TASK GOAL –
In duplicating the lines below, keep every word unchanged and drop the pictures.

Image-text web data
☆ ☆ ☆ ☆ ☆

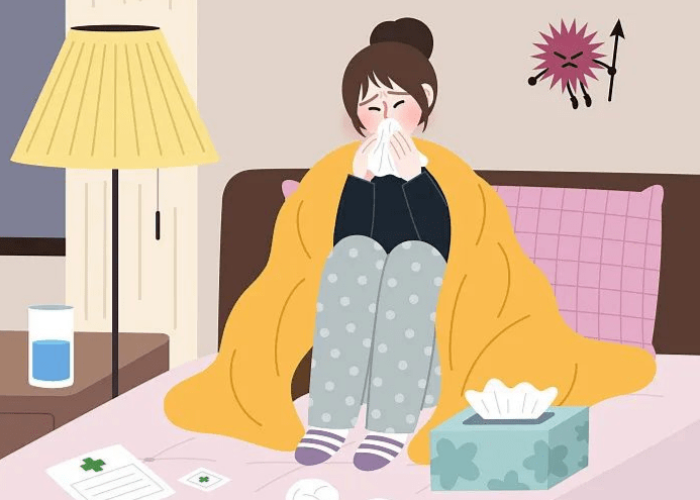 疫情后感冒的人少了（疫情后感冒的人少了怎么办）
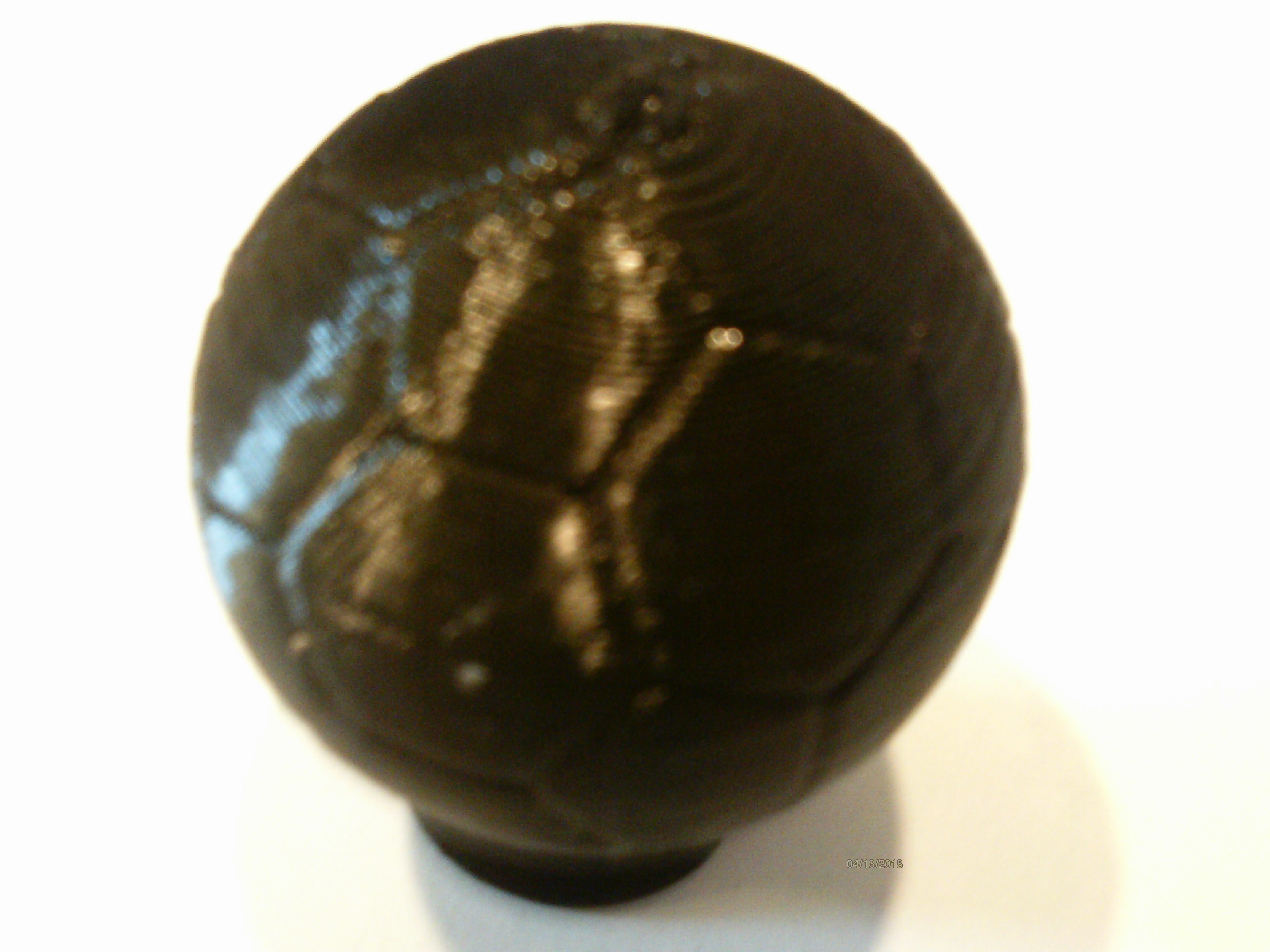 Soccer Trophy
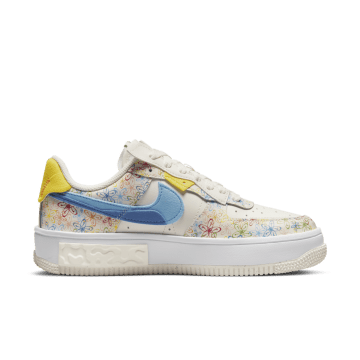 Nike Air Force 1 Fontanka WMNS Flowers (DV3211-100)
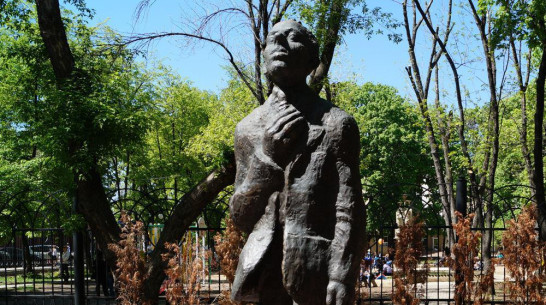 Празднование юбилея Мандельштама в России начнется с Воронежа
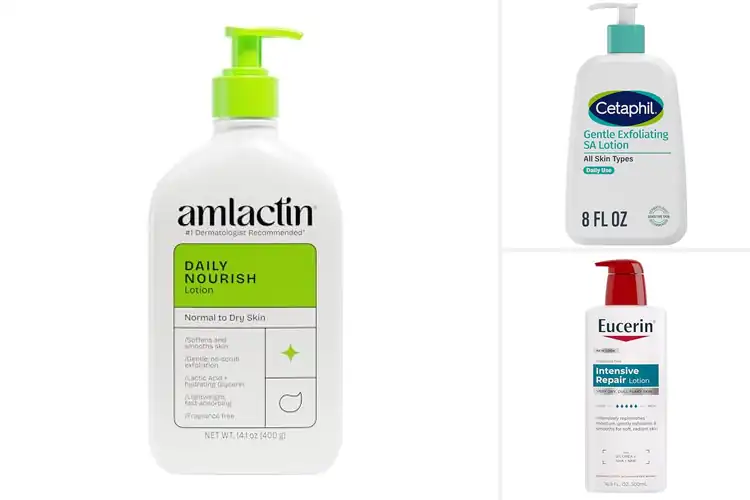 Detailed view of Best Exfoliating Moisturizers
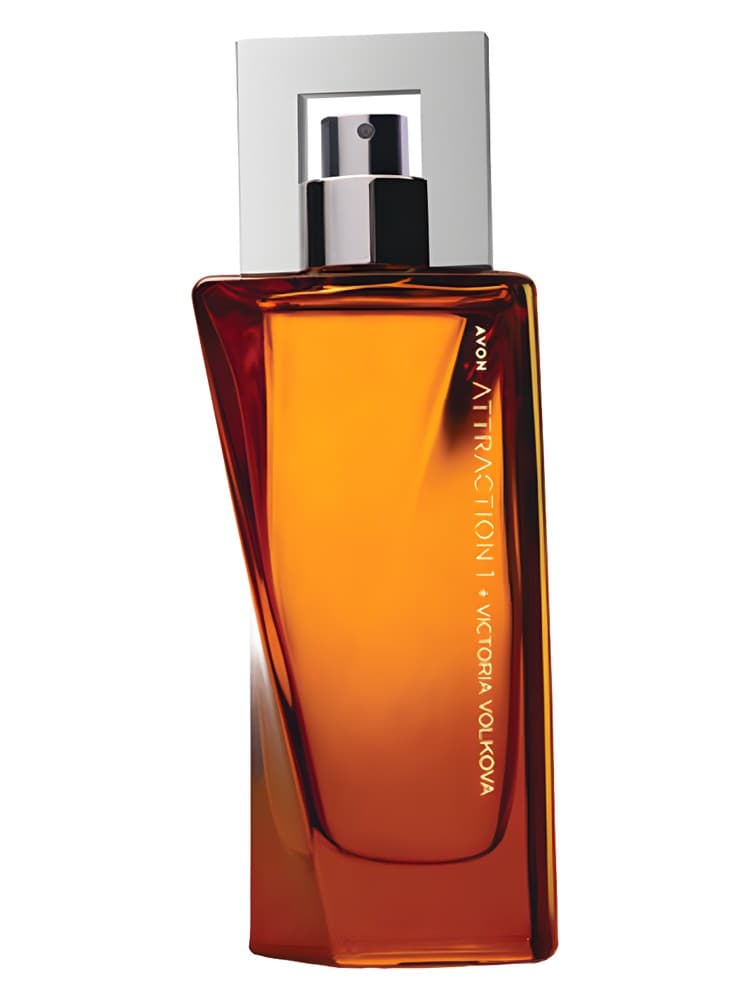 Attraction 1 Victoria Volkova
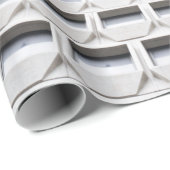 OPTISCHE ILLUSIE CADEAUPAPIER (Rol Hoek)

☆ ☆ ☆ ☆ ☆

ANSWER SPACE –
 疫情后感冒的人少了（疫情后感冒的人少了怎么办）
 Soccer Trophy
 Nike Air Force 1 Fontanka WMNS Flowers (DV3211-100)
 Празднование юбилея Мандельштама в России начнется с Воронежа
 Detailed view of Best Exfoliating Moisturizers
 Attraction 1 Victoria Volkova
 OPTISCHE ILLUSIE CADEAUPAPIER (Rol Hoek)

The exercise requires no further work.